##### Input material

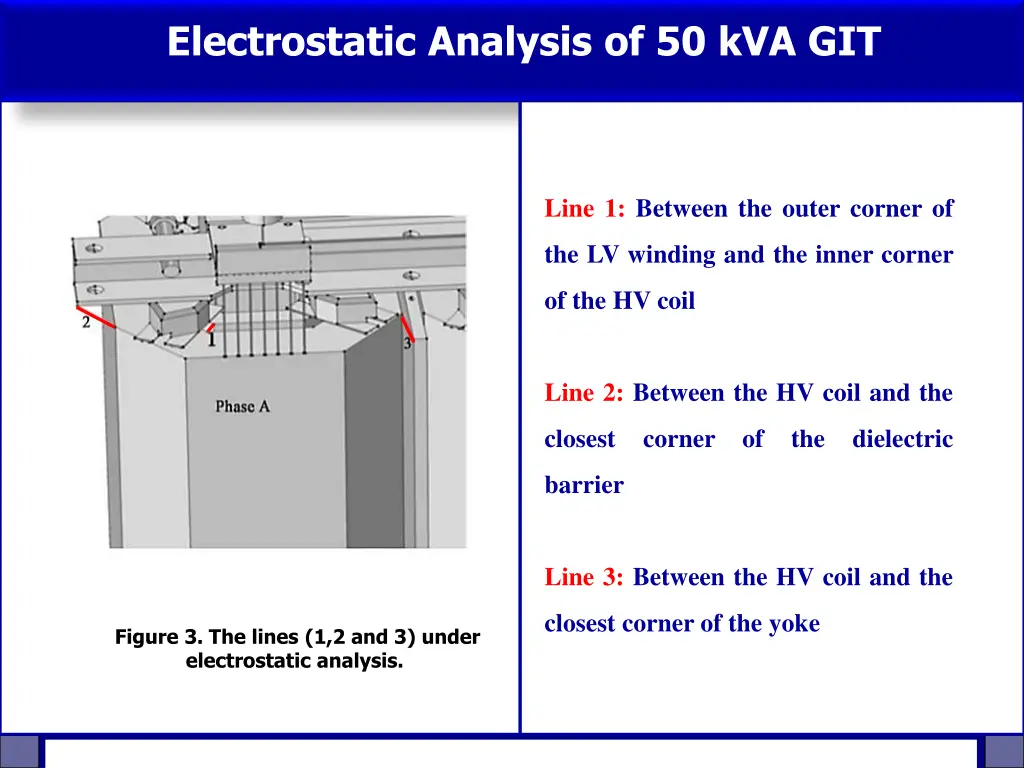 Electrostatic Analysis of 50 kVA GIT

2

1

3

Phase A

Figure 3. The lines (1,2 and 3) under electrostatic analysis.

Line 1: Between the outer corner of the LV winding and the inner corner of the HV coil

Line 2: Between the HV coil and the closest corner of the dielectric barrier

Line 3: Between the HV coil and the closest corner of the yoke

##########

▸ Task details: Every record is to be reproduced exactly, with no pictures included.

▸ Answer space:
 Electrostatic Analysis of 50 kVA GIT

2

1

3

Phase A

Figure 3. The lines (1,2 and 3) under electrostatic analysis.

Line 1: Between the outer corner of the LV winding and the inner corner of the HV coil

Line 2: Between the HV coil and the closest corner of the dielectric barrier

Line 3: Between the HV coil and the closest corner of the yoke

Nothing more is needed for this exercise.